• DATA LINES

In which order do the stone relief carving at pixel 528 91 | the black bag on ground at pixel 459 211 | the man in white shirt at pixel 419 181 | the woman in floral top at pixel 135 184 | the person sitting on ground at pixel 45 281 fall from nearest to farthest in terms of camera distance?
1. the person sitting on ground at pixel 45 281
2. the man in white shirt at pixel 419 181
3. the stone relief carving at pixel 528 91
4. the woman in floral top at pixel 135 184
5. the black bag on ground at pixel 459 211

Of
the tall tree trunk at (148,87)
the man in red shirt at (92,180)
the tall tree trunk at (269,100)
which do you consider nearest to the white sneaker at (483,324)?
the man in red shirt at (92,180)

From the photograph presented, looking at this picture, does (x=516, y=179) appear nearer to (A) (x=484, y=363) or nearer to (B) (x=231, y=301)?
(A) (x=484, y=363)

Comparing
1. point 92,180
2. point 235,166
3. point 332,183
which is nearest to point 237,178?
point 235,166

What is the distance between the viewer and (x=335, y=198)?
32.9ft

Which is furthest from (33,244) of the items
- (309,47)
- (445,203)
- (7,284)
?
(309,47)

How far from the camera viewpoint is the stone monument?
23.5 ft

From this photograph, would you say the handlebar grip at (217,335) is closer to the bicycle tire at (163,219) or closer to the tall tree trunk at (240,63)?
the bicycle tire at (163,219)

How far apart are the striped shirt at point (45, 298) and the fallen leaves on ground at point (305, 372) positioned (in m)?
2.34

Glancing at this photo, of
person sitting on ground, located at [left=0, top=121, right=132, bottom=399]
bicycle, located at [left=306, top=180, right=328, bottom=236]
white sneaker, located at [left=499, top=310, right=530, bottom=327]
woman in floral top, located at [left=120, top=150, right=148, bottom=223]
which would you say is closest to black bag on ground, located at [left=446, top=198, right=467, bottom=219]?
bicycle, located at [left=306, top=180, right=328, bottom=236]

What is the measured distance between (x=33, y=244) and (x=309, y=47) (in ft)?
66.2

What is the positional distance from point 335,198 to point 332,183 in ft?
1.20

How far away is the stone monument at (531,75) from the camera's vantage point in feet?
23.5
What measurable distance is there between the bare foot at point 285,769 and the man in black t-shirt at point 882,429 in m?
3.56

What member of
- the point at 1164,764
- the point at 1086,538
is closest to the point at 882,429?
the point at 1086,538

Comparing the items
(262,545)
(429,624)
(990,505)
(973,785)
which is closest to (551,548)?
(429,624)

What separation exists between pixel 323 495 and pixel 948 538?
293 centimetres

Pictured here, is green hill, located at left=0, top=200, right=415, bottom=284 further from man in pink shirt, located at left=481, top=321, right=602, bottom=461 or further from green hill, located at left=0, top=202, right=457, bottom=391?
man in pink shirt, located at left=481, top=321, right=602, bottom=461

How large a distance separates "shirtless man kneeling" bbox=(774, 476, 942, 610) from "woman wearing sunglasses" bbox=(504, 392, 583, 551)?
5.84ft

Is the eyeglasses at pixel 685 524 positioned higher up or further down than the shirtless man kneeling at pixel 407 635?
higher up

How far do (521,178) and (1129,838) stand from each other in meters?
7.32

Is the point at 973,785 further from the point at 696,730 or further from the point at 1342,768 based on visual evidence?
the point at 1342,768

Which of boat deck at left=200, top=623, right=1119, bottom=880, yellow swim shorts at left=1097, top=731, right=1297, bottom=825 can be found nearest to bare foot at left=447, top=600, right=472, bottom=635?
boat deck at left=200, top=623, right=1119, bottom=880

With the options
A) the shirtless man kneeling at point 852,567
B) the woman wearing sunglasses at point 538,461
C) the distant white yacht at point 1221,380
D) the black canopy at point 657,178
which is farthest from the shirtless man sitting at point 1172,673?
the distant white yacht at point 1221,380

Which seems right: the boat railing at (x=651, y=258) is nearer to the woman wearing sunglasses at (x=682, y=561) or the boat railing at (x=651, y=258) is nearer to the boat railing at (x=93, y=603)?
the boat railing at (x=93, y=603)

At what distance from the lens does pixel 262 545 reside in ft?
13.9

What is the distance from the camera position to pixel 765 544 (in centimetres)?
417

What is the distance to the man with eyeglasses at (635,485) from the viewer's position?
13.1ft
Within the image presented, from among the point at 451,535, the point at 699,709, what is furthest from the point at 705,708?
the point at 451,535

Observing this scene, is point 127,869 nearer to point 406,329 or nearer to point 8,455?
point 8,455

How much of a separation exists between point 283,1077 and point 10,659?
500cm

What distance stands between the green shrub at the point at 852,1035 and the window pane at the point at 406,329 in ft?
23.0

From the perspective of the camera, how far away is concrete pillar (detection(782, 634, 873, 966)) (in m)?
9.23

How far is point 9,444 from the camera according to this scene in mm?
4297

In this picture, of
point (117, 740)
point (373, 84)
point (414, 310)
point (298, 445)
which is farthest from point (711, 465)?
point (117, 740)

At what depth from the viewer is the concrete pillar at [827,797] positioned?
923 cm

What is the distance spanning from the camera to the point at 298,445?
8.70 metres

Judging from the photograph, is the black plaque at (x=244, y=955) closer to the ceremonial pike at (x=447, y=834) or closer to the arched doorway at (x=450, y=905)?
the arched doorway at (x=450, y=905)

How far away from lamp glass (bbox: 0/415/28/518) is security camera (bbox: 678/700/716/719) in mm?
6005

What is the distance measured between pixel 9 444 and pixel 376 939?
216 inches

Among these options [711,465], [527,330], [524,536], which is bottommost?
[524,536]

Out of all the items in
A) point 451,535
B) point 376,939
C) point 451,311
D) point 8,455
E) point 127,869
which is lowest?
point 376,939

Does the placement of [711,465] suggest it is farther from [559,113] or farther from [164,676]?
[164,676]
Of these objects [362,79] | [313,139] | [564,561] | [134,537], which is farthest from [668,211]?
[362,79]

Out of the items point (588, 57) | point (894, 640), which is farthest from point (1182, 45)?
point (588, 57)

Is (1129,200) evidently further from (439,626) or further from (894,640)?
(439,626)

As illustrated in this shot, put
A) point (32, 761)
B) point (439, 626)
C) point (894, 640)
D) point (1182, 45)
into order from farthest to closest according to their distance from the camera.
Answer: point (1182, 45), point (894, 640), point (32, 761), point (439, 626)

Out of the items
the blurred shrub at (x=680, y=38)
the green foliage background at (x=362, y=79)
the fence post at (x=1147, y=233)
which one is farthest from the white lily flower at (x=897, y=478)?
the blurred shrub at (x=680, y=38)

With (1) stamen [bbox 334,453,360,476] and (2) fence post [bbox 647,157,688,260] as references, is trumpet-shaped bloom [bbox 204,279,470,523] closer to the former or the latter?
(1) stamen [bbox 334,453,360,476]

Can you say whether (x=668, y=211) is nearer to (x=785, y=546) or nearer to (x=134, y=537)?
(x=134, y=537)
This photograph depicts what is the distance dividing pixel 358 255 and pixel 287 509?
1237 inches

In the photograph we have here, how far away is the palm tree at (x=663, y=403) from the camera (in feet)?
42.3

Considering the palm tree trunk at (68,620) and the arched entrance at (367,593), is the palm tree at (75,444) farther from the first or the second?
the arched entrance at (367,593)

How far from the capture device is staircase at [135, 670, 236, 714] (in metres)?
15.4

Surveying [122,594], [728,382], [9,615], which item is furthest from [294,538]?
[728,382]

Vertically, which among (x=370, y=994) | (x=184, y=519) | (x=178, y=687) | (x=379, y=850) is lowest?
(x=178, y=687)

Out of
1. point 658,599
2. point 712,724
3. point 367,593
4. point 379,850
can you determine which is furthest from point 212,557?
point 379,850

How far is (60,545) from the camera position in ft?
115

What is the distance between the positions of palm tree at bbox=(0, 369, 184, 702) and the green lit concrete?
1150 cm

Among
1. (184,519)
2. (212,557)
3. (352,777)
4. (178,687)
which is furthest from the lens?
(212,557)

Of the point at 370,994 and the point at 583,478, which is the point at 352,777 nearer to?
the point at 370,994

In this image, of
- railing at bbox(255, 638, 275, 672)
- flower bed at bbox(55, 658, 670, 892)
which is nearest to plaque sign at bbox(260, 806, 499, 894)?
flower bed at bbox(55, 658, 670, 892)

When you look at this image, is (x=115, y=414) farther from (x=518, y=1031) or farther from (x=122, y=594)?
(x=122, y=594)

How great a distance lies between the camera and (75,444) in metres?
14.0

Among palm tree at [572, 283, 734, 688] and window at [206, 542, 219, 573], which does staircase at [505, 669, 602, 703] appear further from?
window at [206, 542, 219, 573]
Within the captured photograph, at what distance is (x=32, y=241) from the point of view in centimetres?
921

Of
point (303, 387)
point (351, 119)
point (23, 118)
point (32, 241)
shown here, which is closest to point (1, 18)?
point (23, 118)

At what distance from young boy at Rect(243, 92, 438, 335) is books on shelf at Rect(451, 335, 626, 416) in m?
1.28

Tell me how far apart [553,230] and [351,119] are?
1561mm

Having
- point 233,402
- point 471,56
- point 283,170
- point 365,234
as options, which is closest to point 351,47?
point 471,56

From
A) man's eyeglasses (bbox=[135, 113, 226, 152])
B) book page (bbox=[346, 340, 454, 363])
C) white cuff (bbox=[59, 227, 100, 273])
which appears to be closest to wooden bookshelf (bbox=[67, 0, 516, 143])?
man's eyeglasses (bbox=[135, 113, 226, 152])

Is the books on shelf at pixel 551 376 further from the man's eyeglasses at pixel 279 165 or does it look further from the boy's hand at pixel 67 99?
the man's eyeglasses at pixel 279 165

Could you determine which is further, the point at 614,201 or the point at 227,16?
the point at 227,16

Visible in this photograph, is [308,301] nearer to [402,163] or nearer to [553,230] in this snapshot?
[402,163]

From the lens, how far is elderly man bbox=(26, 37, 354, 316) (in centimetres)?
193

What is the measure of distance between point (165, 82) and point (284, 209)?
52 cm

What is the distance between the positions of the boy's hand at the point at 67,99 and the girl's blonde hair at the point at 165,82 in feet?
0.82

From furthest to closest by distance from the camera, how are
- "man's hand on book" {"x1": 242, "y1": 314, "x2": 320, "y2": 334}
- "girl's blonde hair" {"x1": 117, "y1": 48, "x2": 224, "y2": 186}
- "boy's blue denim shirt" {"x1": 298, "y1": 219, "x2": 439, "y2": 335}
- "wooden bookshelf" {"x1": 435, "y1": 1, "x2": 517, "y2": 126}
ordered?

• SHORT PROBLEM
Set down, word for word, every line from the line that holds "Is the books" to the end of the entries above, including both ends.

• COMPLETE RESPONSE
Is the books on shelf at pixel 551 376 further from the man's eyeglasses at pixel 279 165 or does it look further from the boy's hand at pixel 67 99?
the man's eyeglasses at pixel 279 165

Could you determine which is further, the point at 614,201 or the point at 227,16?
the point at 227,16

Visible in this photograph, is [308,301] nearer to [402,163] or nearer to [553,230] in this snapshot?
[402,163]

From the lens, how far is elderly man bbox=(26, 37, 354, 316) (in centimetres)?
193

What is the measure of distance between point (165, 82) and point (284, 209)?
52 cm

What is the distance between the positions of the boy's hand at the point at 67,99 and the girl's blonde hair at the point at 165,82 in feet?
0.82

From furthest to closest by distance from the camera, how are
- "man's hand on book" {"x1": 242, "y1": 314, "x2": 320, "y2": 334}
- "girl's blonde hair" {"x1": 117, "y1": 48, "x2": 224, "y2": 186}
- "boy's blue denim shirt" {"x1": 298, "y1": 219, "x2": 439, "y2": 335}
- "wooden bookshelf" {"x1": 435, "y1": 1, "x2": 517, "y2": 126}
ordered?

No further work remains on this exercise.